— Apply what you read —
a – According to the text on laparoscopic colorectal surgery, what amount of heparin is added to the irrigation fluid?
b – Extend the text on laparoscopic colorectal surgery, starting after its last sentence.

— Excerpted text —
◆ ◆ ◆ ◆ ◆
Provisions should be made for warming of intravenous fluid and irrigation fluids as this can also be a source of patient cooling. We routinely use heparin (7,500 UI/L) in the irrigation fluid as this may be helpful in preventing large clots from forming as well as aiding in the reduction of tumor cell adhesion to instruments and trocars. With resections for cancer, povidone-iodine as an anticarcinogenic irrigation has been recommended to help reduce tumor cells and prevent tumor cell implantation on trocars and incisions. We tend to use this after the specimen is isolated or removed.

Warming the inspired gas is strongly recommended, and many authors recommend also warming the CO₂, although no clear consensus is present for this. Wrapping the lower extremities in plastic bags is also recommended, and may prevent at least 1°C temperature loss per hour in a 2-hour or longer procedure. A Foley catheter and a nasogastric tube are routinely inserted.

Placing an arterial line and central line in any patient undergoing laparoscopic colorectal surgery is recommended, at the discretion of the anesthesiologist, particularly in the presence of cardiac and/or pulmonary compromise or with the expedition of a lower procedure.

It is very important to emphasize that before embarking upon laparoscopic colon resection of any type, the surgeon should have a proper background in advanced laparoscopy that includes intracorporeal suturing, intra-/extracorporeal knot tying, good use of both hands, and experience with stapling devices to avoid unneeded conversions to open procedures. Intricate knowledge of anatomic relationships between colonic vasculature, ureter, duodenum, superior mesenteric artery, stomach, common bile duct, kidney, and omentum is mandatory.

After prepping and draping the patient in sterile fashion, the surgeon and the camera operator stand to the patient’s left side, and the first assistant stands between the legs. A mobile video monitor is placed opposite the umbilicus to the patient’s right side, and another to the left, usually at the left shoulder to ensure that the entire surgical team has good visibility (Fig. 3).
◆ ◆ ◆ ◆ ◆
— Data —
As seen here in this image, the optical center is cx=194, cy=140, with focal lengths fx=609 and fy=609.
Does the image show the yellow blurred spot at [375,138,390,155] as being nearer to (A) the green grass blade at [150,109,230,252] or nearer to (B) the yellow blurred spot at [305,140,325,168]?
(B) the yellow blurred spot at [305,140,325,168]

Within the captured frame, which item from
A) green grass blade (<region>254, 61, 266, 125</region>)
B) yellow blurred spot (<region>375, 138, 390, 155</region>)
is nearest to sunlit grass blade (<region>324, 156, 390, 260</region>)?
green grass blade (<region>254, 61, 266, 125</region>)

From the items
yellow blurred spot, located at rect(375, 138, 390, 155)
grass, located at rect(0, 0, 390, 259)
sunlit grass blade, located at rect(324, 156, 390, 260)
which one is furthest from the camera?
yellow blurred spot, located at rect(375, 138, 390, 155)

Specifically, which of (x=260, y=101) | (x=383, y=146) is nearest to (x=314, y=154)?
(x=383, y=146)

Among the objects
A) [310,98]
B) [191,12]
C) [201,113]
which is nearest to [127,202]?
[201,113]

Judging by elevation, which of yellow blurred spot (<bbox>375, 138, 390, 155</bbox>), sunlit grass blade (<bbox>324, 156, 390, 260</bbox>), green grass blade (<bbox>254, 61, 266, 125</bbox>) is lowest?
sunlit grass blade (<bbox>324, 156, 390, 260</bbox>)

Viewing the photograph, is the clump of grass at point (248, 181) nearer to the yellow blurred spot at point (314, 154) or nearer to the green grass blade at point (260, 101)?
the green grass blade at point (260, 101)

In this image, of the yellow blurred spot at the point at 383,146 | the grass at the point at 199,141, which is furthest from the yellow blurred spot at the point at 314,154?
◆ ◆ ◆ ◆ ◆
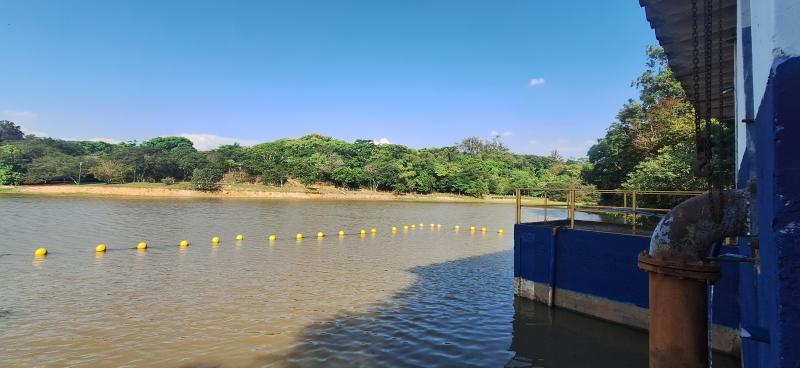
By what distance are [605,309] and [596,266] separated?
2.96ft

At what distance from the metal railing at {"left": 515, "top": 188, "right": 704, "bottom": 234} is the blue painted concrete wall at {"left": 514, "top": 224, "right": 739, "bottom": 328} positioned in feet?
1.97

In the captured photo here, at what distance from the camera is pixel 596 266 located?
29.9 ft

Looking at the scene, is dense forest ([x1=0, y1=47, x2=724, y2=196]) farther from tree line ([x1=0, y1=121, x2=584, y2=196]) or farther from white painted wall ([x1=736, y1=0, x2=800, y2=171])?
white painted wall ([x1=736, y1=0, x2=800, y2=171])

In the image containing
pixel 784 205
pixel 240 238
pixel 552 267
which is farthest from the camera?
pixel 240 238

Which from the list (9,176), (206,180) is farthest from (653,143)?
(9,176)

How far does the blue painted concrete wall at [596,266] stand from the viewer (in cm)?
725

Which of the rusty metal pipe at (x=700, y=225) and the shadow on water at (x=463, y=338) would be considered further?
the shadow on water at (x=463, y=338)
◆ ◆ ◆ ◆ ◆
— Task results —
a – 7,500 UI/L.

b –
Pneumoperitoneum is established by the use of Veress needle or Hassan technique, and the abdomen is insufflated with carbon dioxide gas to a pressure of 13 to 14 mm Hg. In most cases, the Veress needle is placed in the left mid flank; however, an alternate site, such as upper midline and left upper quadrant, is often selected in patients who have had prior abdominal surgery. Following adequate insufflation, a 5 port is placed on the left and a 5 mm 0-degree laparoscope is inserted. The abdomen is thoroughly inspected for signs of metastatic diseases or other disease processes, which may alter the anticipated procedure. Adhesions to the anterior abdominal wall are taken down carefully in a stepwise fashion, and the remainder of the working ports is placed under direct visualization. The
final configuration shows a 5-mm port in the upper midline, a 12-mm port in the right lower quadrant just below McBurney’s point, in addition to the 5-mm port in the left mid abdomen, and a 5-mm port at the umbilicus. Occasionally, additional ports may be placed in the left upper and right upper quadrants as needed. Once placed, the trocars are secured to the abdominal wall with a suture to prevent dislodgement and potential tumor infiltration in abdominal wall.